From a real-life, actual, underground railroad, to a race of mer-folk evolved from drowned mothers, to an outer space slave revolt, these three stories address real histories but blend them with alternate timelines and build modern fantasy by branching from real history, imagining futuristic fights for freedom through oblivion, encouraging understanding, creating empathy and inspiring compassion.

"The Underground Railroad" by Colson Whitehead

"The Underground Railroad" by Colson Whitehead follows the journey of Cora, an enslaved African, as she escapes her oppression and seeks freedom via an actual, physical, underground train. Things get more complicated when she kills a young white boy who tries to recapture her and soon discovers she's being tailed by a relentless slave catcher who had previously failed to catch Cora's mother.

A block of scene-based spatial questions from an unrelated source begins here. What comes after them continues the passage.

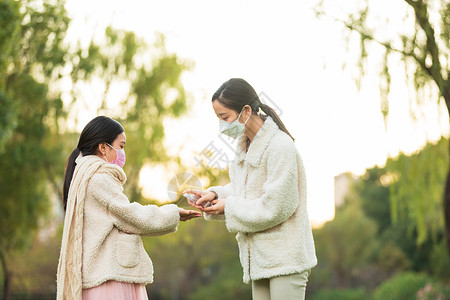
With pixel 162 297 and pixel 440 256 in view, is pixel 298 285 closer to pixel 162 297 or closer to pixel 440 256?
pixel 162 297

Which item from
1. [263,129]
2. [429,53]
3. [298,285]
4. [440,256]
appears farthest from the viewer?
[440,256]

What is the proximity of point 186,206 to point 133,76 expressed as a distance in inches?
538

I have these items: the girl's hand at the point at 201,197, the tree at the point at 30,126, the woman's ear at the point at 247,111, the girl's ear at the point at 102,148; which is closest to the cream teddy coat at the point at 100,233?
the girl's ear at the point at 102,148

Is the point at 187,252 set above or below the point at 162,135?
below

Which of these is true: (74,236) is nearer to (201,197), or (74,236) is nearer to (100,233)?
(100,233)

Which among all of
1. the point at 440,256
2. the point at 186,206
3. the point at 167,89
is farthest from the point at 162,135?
the point at 440,256

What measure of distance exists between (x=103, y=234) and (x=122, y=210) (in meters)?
0.17

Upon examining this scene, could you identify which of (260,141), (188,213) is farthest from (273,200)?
(188,213)

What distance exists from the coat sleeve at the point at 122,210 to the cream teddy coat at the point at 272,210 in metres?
0.50

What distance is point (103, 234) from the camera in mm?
3410

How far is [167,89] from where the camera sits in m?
17.6

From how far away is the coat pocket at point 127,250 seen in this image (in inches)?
134

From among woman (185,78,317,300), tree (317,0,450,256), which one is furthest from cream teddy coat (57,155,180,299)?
tree (317,0,450,256)

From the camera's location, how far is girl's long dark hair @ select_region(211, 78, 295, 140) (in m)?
3.35
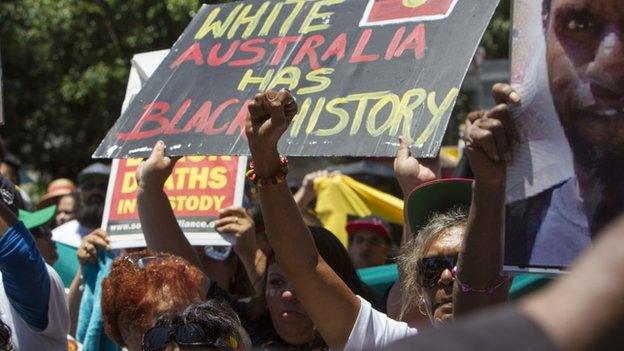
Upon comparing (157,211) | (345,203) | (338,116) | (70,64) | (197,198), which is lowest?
(70,64)

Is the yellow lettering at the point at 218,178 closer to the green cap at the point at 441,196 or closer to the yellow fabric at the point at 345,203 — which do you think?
the green cap at the point at 441,196

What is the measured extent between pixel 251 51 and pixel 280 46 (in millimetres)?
117

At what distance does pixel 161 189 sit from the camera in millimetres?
3871

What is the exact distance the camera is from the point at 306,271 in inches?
105

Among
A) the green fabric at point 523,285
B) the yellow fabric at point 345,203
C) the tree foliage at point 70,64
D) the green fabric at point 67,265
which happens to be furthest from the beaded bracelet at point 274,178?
the tree foliage at point 70,64

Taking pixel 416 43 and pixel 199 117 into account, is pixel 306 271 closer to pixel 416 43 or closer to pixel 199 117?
pixel 416 43

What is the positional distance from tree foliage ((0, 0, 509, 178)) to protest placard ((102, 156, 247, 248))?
4679mm

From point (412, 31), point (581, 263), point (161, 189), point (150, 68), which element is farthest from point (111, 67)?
point (581, 263)

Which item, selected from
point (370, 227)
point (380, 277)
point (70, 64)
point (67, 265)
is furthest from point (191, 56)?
point (70, 64)

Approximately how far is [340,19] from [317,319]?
113 cm

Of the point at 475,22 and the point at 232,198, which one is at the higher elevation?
the point at 475,22

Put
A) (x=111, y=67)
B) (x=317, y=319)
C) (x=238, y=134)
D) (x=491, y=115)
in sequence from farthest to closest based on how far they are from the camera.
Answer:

This book is perhaps the least fantastical of the three (though it is no less fantastic) but the hook is that as Cora is ushered ever northward, Whitehead bends a few hundred years of the black experience timeline into one journey with stops along the line that features a different experience on every stop. Each is a new challenge to true American freedom: slavery, the black Holocaust, the Tuskegee syphilis experiments and the eugenics movement. But while the story emphasizes the brutality of such a journey, it is ultimately an inspiring tale of courage.

"The Underground Railroad" won the Pulitzer Prize for Fiction in 2017.

"Splendor & Misery" by Clipping

In this Afrofuturist album by Clipping (Daveed Diggs, Johnathan Snipes and William Hutson), we are introduced to the in-case-of-emergency instructions of a slaver's spaceship (rapped with incredible speed by Diggs) as an enslaved person, referred to as "Cargo #2331," wakes from stasis and kills the ship's crew, then jettisons into the unknown. The album subsequently follows the developing relationship between the rebel and the ship's AI and muses about escaping oppression, battling loneliness and isolation, and finding freedom in oblivion.

Until this album, Clipping had been known for their blend of harsh noise, experimental electronics and rap, at times pushing the goodwill of their listeners to the edge. But their ability to tell immersive stories were always comprehensive. "Splendor & Misery" still takes advantage of using found sounds and startling noises in creative ways, but they toned down the auditory attacks, kicked out the corners of musical possibilities and, perhaps drawing from Diggs' time in "Hamilton," developed a more long-form, theatrical album structure.

"Splendor & Misery" was nominated for the 2017 Hugo Award for Best Dramatic Presentation, Short Form

"The Deep" by Rivers Solomon

"The Deep" by Rivers Solomon is another Afrofuturist story – coincidentally based on another Clipping song that imagines a society of mer-folk that had grown from the descendants of drowned African mothers who were thrown overboard by slave traders when it was discovered they were pregnant (and, therefore, a profit liability).

The main character, Yetu, is a young historian who is put in charge of maintaining the history of their pain. But it's too much for her to bear in singularity and she revolts, ultimately running into the encroaching race of "two legs" as they search for oil. The story is a thoughtful examination of cultural trauma and family dynamics.

The conception of "The Deep" developed via a winding history of artists building on top of each other, and with any luck, it won't stop here, expanding into something of a shared universe like you see in comic books. As the story goes, "This American Life" ran a podcast on the topic of Afrofuturism and, for the episode, commissioned a song by Clipping. In writing the song, the members of Clipping were inspired by the bad Drexcia, who had written music about a utopian underwater civilization in the mid-90s. After the episode ran, Rivers Solomon was then inspired to write the book. Then Clipping returned, re-inspired by the book to write more songs on the subject.

"The Deep" (the song) was nominated for a Hugo Award for "Best Dramatic Presentation – Short Form" while "The Deep" (the book) was nominated for a Hugo Award for "Best Novella."